Problem details:
Please put the data into a numbered list, starting at the line containing "List the items" and ending at the end of the data, with both ends included and blank lines left out.

Dataset extract:

# # # # #

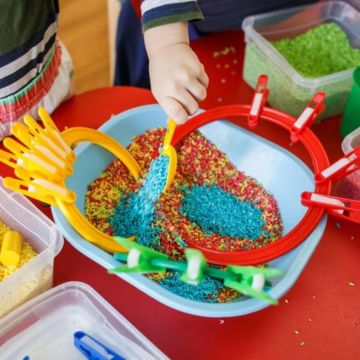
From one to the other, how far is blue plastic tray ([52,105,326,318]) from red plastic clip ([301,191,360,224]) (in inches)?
0.8

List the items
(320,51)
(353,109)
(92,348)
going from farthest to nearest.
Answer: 1. (320,51)
2. (353,109)
3. (92,348)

# # # # #

Solved problem:
1. List the items
2. (320,51)
3. (353,109)
4. (92,348)
5. going from farthest to nearest.
6. Answer: 1. (320,51)
7. 2. (353,109)
8. 3. (92,348)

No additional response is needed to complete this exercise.